Items listed in a dataset:
=-=-=-=-=
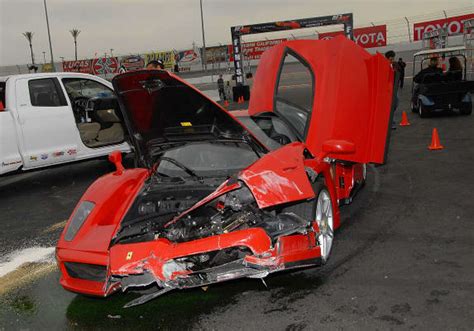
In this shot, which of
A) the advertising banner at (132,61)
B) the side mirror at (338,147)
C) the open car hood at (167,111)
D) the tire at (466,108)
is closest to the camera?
the open car hood at (167,111)

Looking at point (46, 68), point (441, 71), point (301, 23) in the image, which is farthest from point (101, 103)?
point (46, 68)

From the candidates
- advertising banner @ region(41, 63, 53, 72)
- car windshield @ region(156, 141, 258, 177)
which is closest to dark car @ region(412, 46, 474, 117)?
car windshield @ region(156, 141, 258, 177)

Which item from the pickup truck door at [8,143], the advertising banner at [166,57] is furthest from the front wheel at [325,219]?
the advertising banner at [166,57]

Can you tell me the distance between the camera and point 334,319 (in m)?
3.46

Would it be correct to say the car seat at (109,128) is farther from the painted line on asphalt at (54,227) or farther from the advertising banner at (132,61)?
the advertising banner at (132,61)

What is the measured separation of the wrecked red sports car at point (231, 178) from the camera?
3559mm

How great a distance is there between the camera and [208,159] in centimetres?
482

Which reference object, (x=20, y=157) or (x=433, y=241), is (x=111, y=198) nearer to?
(x=433, y=241)

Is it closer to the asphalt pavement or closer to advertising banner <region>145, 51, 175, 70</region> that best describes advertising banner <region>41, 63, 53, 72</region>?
advertising banner <region>145, 51, 175, 70</region>

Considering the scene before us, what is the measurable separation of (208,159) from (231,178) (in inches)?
39.9

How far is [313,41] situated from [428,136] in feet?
20.0

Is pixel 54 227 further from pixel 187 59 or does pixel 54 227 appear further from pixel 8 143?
pixel 187 59

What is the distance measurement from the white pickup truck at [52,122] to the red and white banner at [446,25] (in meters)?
32.7

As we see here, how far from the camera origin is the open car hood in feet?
14.0
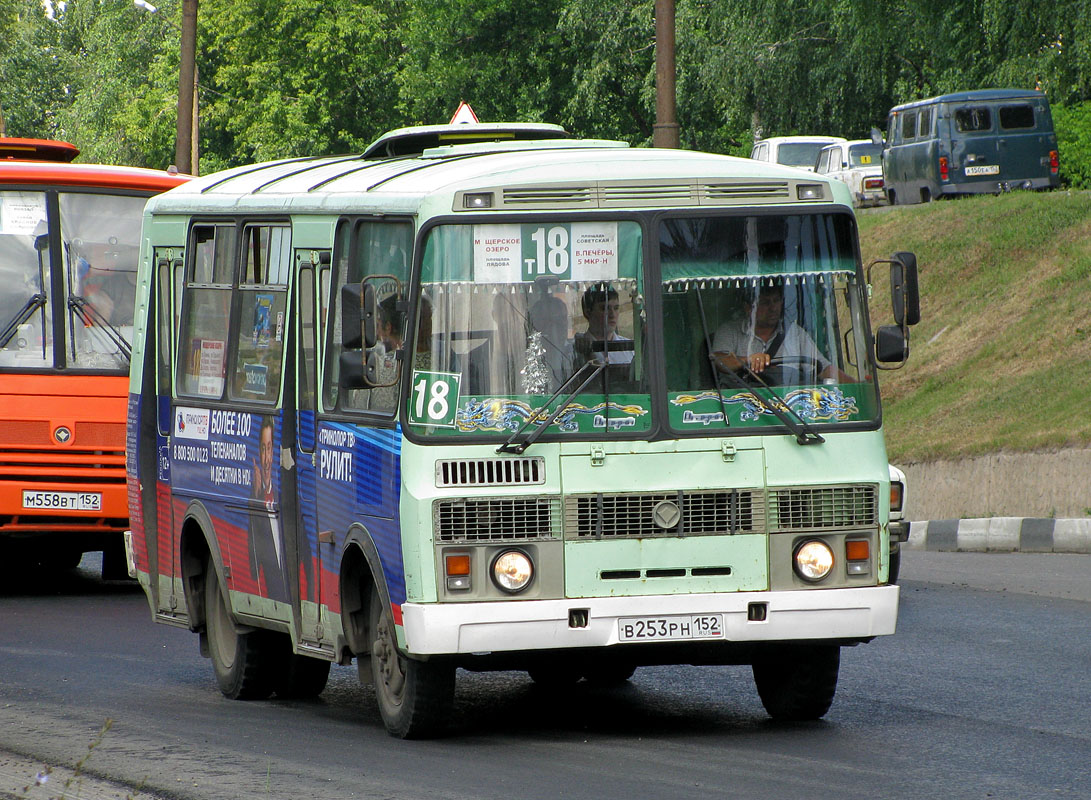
=-=-=-=-=
▸ **WRITTEN PROBLEM**
Put the lines of the records above into a Markdown table with the columns Row and Line, numbering each row and leaving out blank lines. Omit the pictures from the table.

▸ **OUTPUT**
| Row | Line |
|---|---|
| 1 | In this shot, which of |
| 2 | A) the advertising banner at (132,61) |
| 3 | B) the side mirror at (338,147) |
| 4 | C) the open car hood at (167,111) |
| 5 | D) the tire at (466,108) |
| 6 | is closest to the camera? |
| 7 | the open car hood at (167,111) |
| 8 | Looking at point (46, 68), point (441, 71), point (301, 23) in the image, which is farthest from point (101, 103)? |
| 9 | point (46, 68) |
| 10 | From the candidates |
| 11 | - advertising banner @ region(41, 63, 53, 72) |
| 12 | - car windshield @ region(156, 141, 258, 177) |
| 13 | which is closest to dark car @ region(412, 46, 474, 117)? |
| 14 | car windshield @ region(156, 141, 258, 177) |
| 15 | Which item from the pickup truck door at [8,143], the advertising banner at [166,57] is furthest from the front wheel at [325,219]? |
| 16 | the advertising banner at [166,57] |
| 17 | Can you tell me the distance between the camera and point 334,319 (in m)? |
| 18 | 3.46 |
| 19 | Would it be correct to say the car seat at (109,128) is farther from the painted line on asphalt at (54,227) or farther from the advertising banner at (132,61)? |
| 20 | the advertising banner at (132,61) |
| 21 | What is the measured separation of the wrecked red sports car at point (231, 178) from the camera? |
| 22 | 3559mm |
| 23 | How great a distance is there between the camera and [208,159] in centimetres? |
| 24 | 482 |
| 25 | Which reference object, (x=20, y=157) or (x=433, y=241), is (x=111, y=198) nearer to? |
| 26 | (x=433, y=241) |
| 27 | Is it closer to the asphalt pavement or closer to advertising banner <region>145, 51, 175, 70</region> that best describes advertising banner <region>41, 63, 53, 72</region>? |
| 28 | advertising banner <region>145, 51, 175, 70</region> |
| 29 | Considering the scene before us, what is the measurable separation of (208,159) from (231,178) (in inches)? |
| 30 | 39.9 |
| 31 | How far is [313,41] situated from [428,136] in feet? |
| 32 | 20.0 |
| 33 | Is pixel 54 227 further from pixel 187 59 or does pixel 54 227 appear further from pixel 8 143? |
| 34 | pixel 187 59 |
| 35 | What is the distance measurement from the white pickup truck at [52,122] to the red and white banner at [446,25] (in meters)? |
| 36 | 32.7 |
| 37 | As we see here, how far from the camera origin is the open car hood in feet? |
| 38 | 14.0 |